__WORK ORDER__:
Rewrite the stretch from the start of the records through the line containing "Which component has the largest" as a Markdown table with the columns n and Line, one row per line and blank lines left out.

RECORDED DATA below:

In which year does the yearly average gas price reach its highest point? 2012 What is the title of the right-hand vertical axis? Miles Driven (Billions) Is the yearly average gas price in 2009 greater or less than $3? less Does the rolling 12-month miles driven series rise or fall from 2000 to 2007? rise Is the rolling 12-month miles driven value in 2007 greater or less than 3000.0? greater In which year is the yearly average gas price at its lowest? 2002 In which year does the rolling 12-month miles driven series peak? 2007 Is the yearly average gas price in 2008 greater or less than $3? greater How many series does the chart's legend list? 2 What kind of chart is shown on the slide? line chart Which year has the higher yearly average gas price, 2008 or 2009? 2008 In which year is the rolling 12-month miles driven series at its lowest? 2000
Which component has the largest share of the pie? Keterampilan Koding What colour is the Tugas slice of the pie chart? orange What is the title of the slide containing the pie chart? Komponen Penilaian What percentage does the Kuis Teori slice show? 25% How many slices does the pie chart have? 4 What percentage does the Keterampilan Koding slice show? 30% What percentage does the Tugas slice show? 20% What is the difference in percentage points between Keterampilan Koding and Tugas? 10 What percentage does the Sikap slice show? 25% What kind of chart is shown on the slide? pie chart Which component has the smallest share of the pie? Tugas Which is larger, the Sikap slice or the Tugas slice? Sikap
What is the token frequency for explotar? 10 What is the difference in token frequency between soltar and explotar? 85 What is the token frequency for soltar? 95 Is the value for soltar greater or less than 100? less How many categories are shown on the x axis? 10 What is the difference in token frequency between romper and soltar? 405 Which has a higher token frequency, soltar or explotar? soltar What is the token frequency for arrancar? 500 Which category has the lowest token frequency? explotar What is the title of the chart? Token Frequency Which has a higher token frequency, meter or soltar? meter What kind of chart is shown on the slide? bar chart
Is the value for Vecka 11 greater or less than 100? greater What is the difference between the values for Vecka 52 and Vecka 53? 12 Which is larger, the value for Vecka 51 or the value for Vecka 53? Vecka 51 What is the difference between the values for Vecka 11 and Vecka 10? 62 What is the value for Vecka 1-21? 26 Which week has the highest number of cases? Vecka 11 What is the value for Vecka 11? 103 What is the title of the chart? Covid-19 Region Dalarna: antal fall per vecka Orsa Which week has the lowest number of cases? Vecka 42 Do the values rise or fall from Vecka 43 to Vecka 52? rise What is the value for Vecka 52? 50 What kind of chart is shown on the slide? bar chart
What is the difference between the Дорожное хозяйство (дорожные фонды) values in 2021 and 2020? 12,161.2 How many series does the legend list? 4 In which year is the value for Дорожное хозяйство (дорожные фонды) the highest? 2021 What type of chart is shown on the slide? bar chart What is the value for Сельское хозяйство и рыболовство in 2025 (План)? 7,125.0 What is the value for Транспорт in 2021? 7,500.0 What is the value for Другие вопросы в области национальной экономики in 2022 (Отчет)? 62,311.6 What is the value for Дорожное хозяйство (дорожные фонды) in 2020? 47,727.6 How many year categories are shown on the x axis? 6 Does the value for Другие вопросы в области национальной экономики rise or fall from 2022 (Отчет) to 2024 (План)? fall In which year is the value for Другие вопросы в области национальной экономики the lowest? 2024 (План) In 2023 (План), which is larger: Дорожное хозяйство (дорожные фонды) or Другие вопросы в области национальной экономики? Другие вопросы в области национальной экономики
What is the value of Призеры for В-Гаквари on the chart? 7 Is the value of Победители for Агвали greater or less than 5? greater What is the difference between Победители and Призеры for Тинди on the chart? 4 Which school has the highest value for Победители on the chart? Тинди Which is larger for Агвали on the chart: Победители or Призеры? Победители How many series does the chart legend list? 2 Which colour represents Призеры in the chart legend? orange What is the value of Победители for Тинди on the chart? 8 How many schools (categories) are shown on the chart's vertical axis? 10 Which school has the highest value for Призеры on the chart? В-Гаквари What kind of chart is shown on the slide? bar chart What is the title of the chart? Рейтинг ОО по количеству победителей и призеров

End of RECORDED DATA.

__EXERCISE RESULT__:
| n | Line |
|---|---|
| 1 | In which year does the yearly average gas price reach its highest point? 2012 What is the title of the right-hand vertical axis? Miles Driven (Billions) Is the yearly average gas price in 2009 greater or less than $3? less Does the rolling 12-month miles driven series rise or fall from 2000 to 2007? rise Is the rolling 12-month miles driven value in 2007 greater or less than 3000.0? greater In which year is the yearly average gas price at its lowest? 2002 In which year does the rolling 12-month miles driven series peak? 2007 Is the yearly average gas price in 2008 greater or less than $3? greater How many series does the chart's legend list? 2 What kind of chart is shown on the slide? line chart Which year has the higher yearly average gas price, 2008 or 2009? 2008 In which year is the rolling 12-month miles driven series at its lowest? 2000 |
| 2 | Which component has the largest share of the pie? Keterampilan Koding What colour is the Tugas slice of the pie chart? orange What is the title of the slide containing the pie chart? Komponen Penilaian What percentage does the Kuis Teori slice show? 25% How many slices does the pie chart have? 4 What percentage does the Keterampilan Koding slice show? 30% What percentage does the Tugas slice show? 20% What is the difference in percentage points between Keterampilan Koding and Tugas? 10 What percentage does the Sikap slice show? 25% What kind of chart is shown on the slide? pie chart Which component has the smallest share of the pie? Tugas Which is larger, the Sikap slice or the Tugas slice? Sikap |